Оставалось проверить еще одно. Устроив все внутри палатки, я вылез наружу и медленно прошелся по краю поляны — дальнему, если смотреть со стороны ручья Мегаподов — в поисках еще одной не забытой мной тропки. В конце концов я обнаружил ее за упавшим стволом, который и сдвинул в сторону. Тропка уводила в чащу карликовых деревьев и кустарников, за которыми пряталась совсем маленькая полянка, здесь мне улыбнулась судьба (или некий лилмик), и я обнаружил отлично сохранившийся переносной фибергласовый нужничок, какие в конце XX века использовались в лесных лагерях по всей Северной Америке. Правда, он был без крыши, но в остальном в порядке. Мне оставалось только вырыть яму поближе к хижине, установить его там и натянуть сверху пласс, укрыв от осадков и насекомых.

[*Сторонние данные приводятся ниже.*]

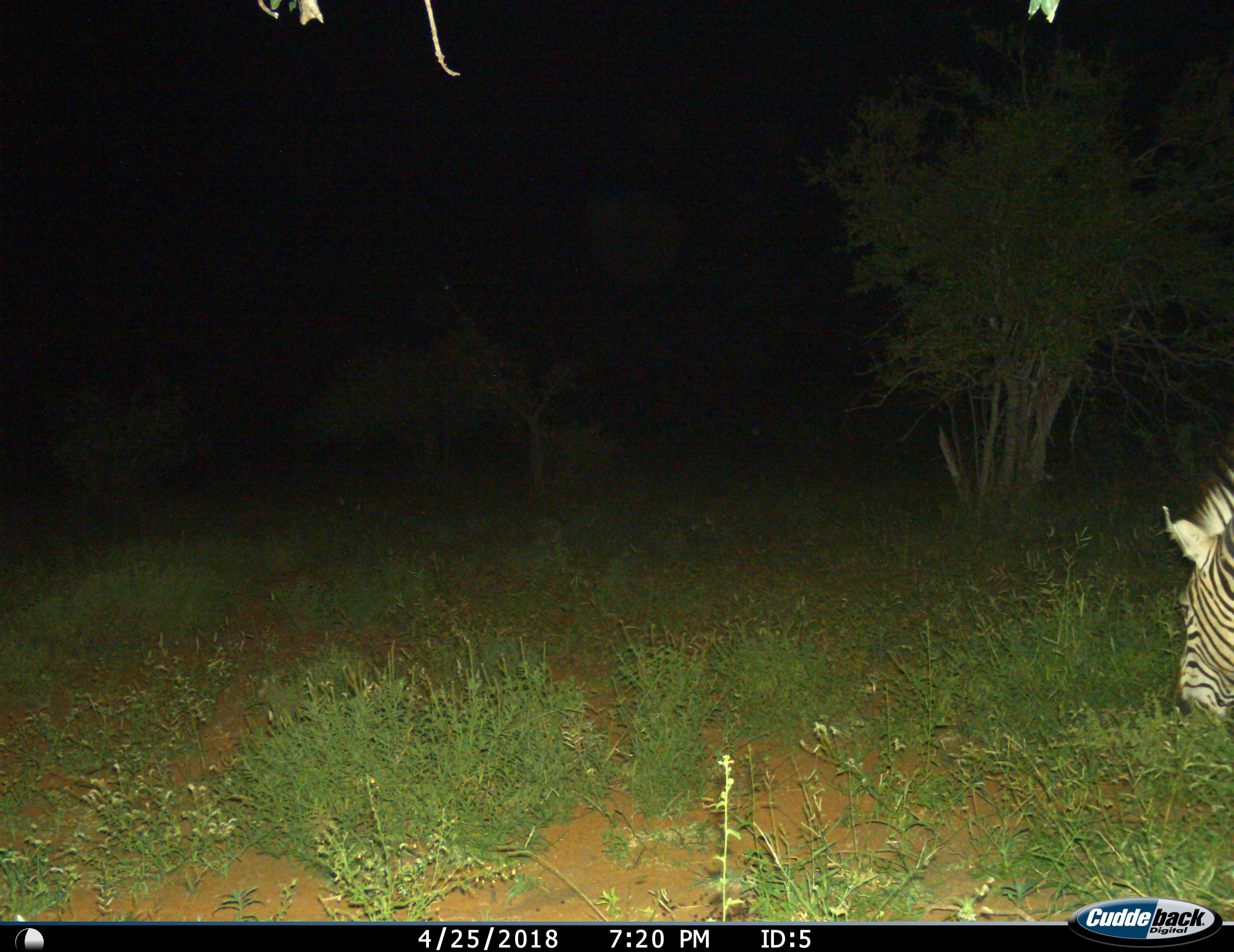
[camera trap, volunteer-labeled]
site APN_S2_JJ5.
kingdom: Animalia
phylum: Chordata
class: Mammalia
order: Perissodactyla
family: Equidae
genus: Equus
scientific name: Equus quagga burchellii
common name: burchell's zebra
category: zebraburchells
Zebraburchells (burchell's zebra) (Equus quagga burchellii), count 1. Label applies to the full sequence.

Я насвистывал, возвращаясь к хижине в быстро сгущающихся сумерках, а потом свернул к короткому спуску, чтобы позвать Терезу. Я увидел ее внизу и подумал: «Tonnerre de dieu! note 21 Милая девочка нашла полезное занятие!» Она отошла на несколько шагов к истоку ручья Мегаподов, где темнел прудик прозрачной воды, не загрязненной ледниковыми осадками, и, стоя на коленях, наполняла одну из наших девятилитровых складных канистр.
Но тут Тереза выпрямилась и обернулась к будущей горе Ремилард, черным силуэтом вырисовывавшейся на темно-лиловом западном небе. Поднялся легкий ветерок, принося запахи смолы и далеких снегов. В чистом холодном воздухе планета — вечерняя звезда — блестела необыкновенно ярко.
И Тереза запела, обращаясь к ней.
Я прирос к месту, не веря своим ушам. Голос, считавшийся навсегда пропавшим, вновь возносился к небу со всей магической силой и прелестью, завораживавшими слушателей во всех пределах обитаемой Галактики. Она пела для этой звезды, для своего ребенка. У меня сжималось сердце от красоты этого пения, и вдруг я похолодел от зловещего предчувствия.
Тереза, Тереза, дай мне силы спасти тебя. Спасти вас обоих…
Холодный ветер усилился, и песня оборвалась.
Тереза опасливо оглянулась, и я побежал к ней, проецируя заверения, что все готово к ночлегу.
10
ИЗ МЕМУАРОВ РОГАТЬЕНА РЕМИЛАРДА
Ретроспективное отступление
Заговор, приведший человечество к Метапсихическому Восстанию, зрел давно.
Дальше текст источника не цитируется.